Leisure and Light

John Haber
in New York City

George Caleb Bingham and the River

Securing the Shadow: Posthumous Portraiture in America

For more than thirty years, an artist kept returning to an American river as a scene of leisure and light. No, not the Hudson of the Hudson River school, although George Caleb Bingham fits with any American art in search of what he called "freshness, vigor, and truth." As a postscript, posthumous portraits from earlier in the century seek their own renewed vigor, even as American families felt the loss.

For "Navigating the West," the Met brings together all but one of Bingham's seventeen surviving paintings of the Mississippi and Missouri. (The last is still in the White House.) They pay tribute to the central north-south axis of a divided nation and to an idealized portrait of its people. George Caleb Bingham's Fur Traders Descending the Missouri (Metropolitan Museum of Art, 1845)They share the greater stillness of the finest nineteenth-century American art, and they liberated Bingham himself from a starchier and stagier realism. The most popular, The Jolly Flatboatmen, spawned hundreds or even thousands of prints in his lifetime. Yet they make clear how little he was concerned for the Hudson River School's sense of place—or even for the river.

What to work on:
a) Revise the Bingham review, starting with "George Caleb Bingham and" and going on through "felt the loss.", so that "postscript" is replaced by "coda".
b) According to the Bingham review, where is the one surviving river painting by Bingham that the Met's show does not include?

Supplied records:
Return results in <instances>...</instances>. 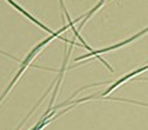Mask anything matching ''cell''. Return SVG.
I'll list each match as a JSON object with an SVG mask.
<instances>
[{
  "instance_id": "1",
  "label": "cell",
  "mask_w": 148,
  "mask_h": 130,
  "mask_svg": "<svg viewBox=\"0 0 148 130\" xmlns=\"http://www.w3.org/2000/svg\"><path fill=\"white\" fill-rule=\"evenodd\" d=\"M68 28H71V26H69V25H68V24H66V25H64V26H62V28H61V29H60V31H57V32L51 33V35H50V36H47V38H46L45 40H42V42H40V43H39L38 46H35V47H33V49H32V51L29 53V54L26 55L25 58H24V61H22V62L19 64V69H18V71H17V73L14 75L13 80H11V82L8 83V86H7V87H6V90H4V91H3V93H1V96H0V104L3 103V100L6 98V96H7V94H8V93L11 91V89H13V87H14V85H15V83L18 82V79L21 78V75H22V73L25 72V69H26V68H28V66H31V62H32V60L35 58V57L38 55L39 53L42 51V49H43V47H46V46L49 44V43H50V42H51L53 39H56V38H60V39H62V40H64L65 43H69V44H71V46L76 44L75 42H71V40L65 39V38H62V36H61V32H64V31H66Z\"/></svg>"
},
{
  "instance_id": "2",
  "label": "cell",
  "mask_w": 148,
  "mask_h": 130,
  "mask_svg": "<svg viewBox=\"0 0 148 130\" xmlns=\"http://www.w3.org/2000/svg\"><path fill=\"white\" fill-rule=\"evenodd\" d=\"M145 33H148V26L145 28V29H143V31H140L138 33H136V35H133L132 38H129V39H126V40H123V42H121V43H118V44H114V46H110V47H105V49H100V50H93V51H89L87 54H83V55H80V57H77L76 60H75V62H79V61H82V60H86V58H89V57H94L96 55L97 58L100 60L101 62H103L108 69H110L111 72L114 71L112 69V66H111L105 60L101 58V55L100 54H103V53H107V51H111V50H115V49H119V47H123V46H126V44H129V43H132L133 40H136L137 38H140V36H143V35H145Z\"/></svg>"
},
{
  "instance_id": "3",
  "label": "cell",
  "mask_w": 148,
  "mask_h": 130,
  "mask_svg": "<svg viewBox=\"0 0 148 130\" xmlns=\"http://www.w3.org/2000/svg\"><path fill=\"white\" fill-rule=\"evenodd\" d=\"M147 69H148V64H147V65H144V66H140L138 69H134V71H132L130 73H126V75H123V76H122L121 79H118V80H115V82H114L112 85H110V87H108V89H107L105 91H103L101 94H98V96H96V98H98V100H101V97H107V96H108L110 93H112V91L115 90V89L118 87V86H121L122 83H125L126 80H129V79H132L133 76H136V75H140L141 72L147 71Z\"/></svg>"
},
{
  "instance_id": "4",
  "label": "cell",
  "mask_w": 148,
  "mask_h": 130,
  "mask_svg": "<svg viewBox=\"0 0 148 130\" xmlns=\"http://www.w3.org/2000/svg\"><path fill=\"white\" fill-rule=\"evenodd\" d=\"M60 4H61V8H62V13H64V15H65V18H66V22H68V25L72 28V31L75 32V36H76L77 39L80 40V44H83V47L86 49V50H89V51H91L93 49L90 50V46L87 44L86 42H84V39L80 36V33H79V31L77 29H75V21H72L71 20V17H69V13H68V10H66V7H65V4H64V0H60Z\"/></svg>"
},
{
  "instance_id": "5",
  "label": "cell",
  "mask_w": 148,
  "mask_h": 130,
  "mask_svg": "<svg viewBox=\"0 0 148 130\" xmlns=\"http://www.w3.org/2000/svg\"><path fill=\"white\" fill-rule=\"evenodd\" d=\"M6 1H7V3H10V4H11V6H13L14 8H15V10H18L19 13H22V14H24V15L26 17V18H29V21H32L33 24H35V25H38L39 28H40V29H43V31H46V32H49L50 35H51V33H54V32L51 31V29H49V28H47L46 25H43V24H42L40 21L36 20V18L33 17V15H31V14L28 13V11L25 10V8H22V7L19 6V4H17V3H15L14 0H6Z\"/></svg>"
}]
</instances>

Answers for the tasks:
a)
George Caleb Bingham and the River

Securing the Shadow: Posthumous Portraiture in America

For more than thirty years, an artist kept returning to an American river as a scene of leisure and light. No, not the Hudson of the Hudson River school, although George Caleb Bingham fits with any American art in search of what he called "freshness, vigor, and truth." As a coda, posthumous portraits from earlier in the century seek their own renewed vigor, even as American families felt the loss.

b) It is still in the White House.